## Exercise directions
Copy each line below in which the string "trap" appears.

Records from a data collection
'''
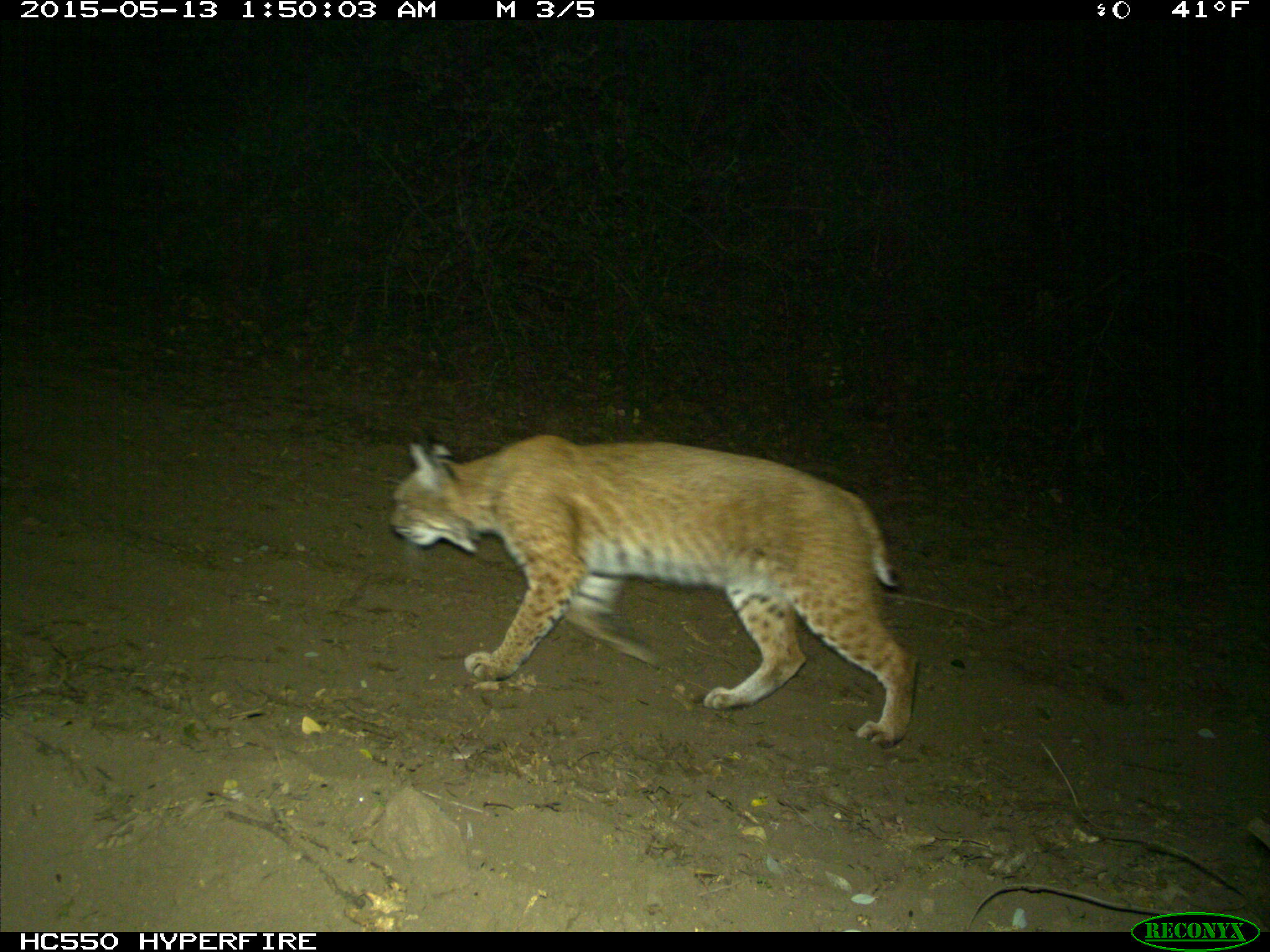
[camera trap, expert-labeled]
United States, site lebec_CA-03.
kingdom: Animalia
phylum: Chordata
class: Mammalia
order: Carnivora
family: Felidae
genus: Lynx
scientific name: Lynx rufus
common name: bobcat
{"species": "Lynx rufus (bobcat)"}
'''
'''
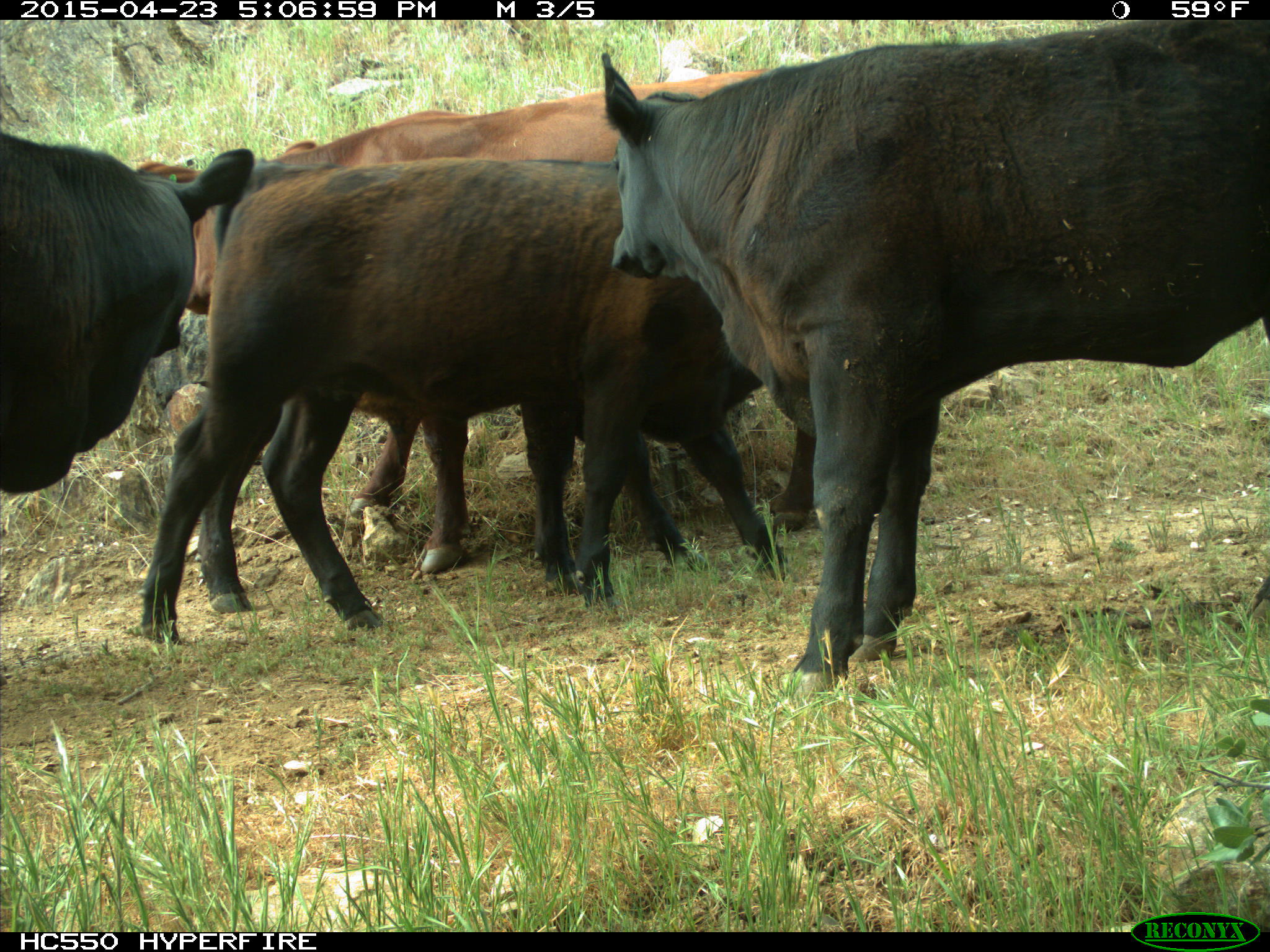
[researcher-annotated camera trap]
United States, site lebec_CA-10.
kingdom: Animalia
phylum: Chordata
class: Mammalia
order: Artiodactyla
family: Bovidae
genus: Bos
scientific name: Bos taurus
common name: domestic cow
'''
## Response to the exercise
[camera trap, expert-labeled]
[researcher-annotated camera trap]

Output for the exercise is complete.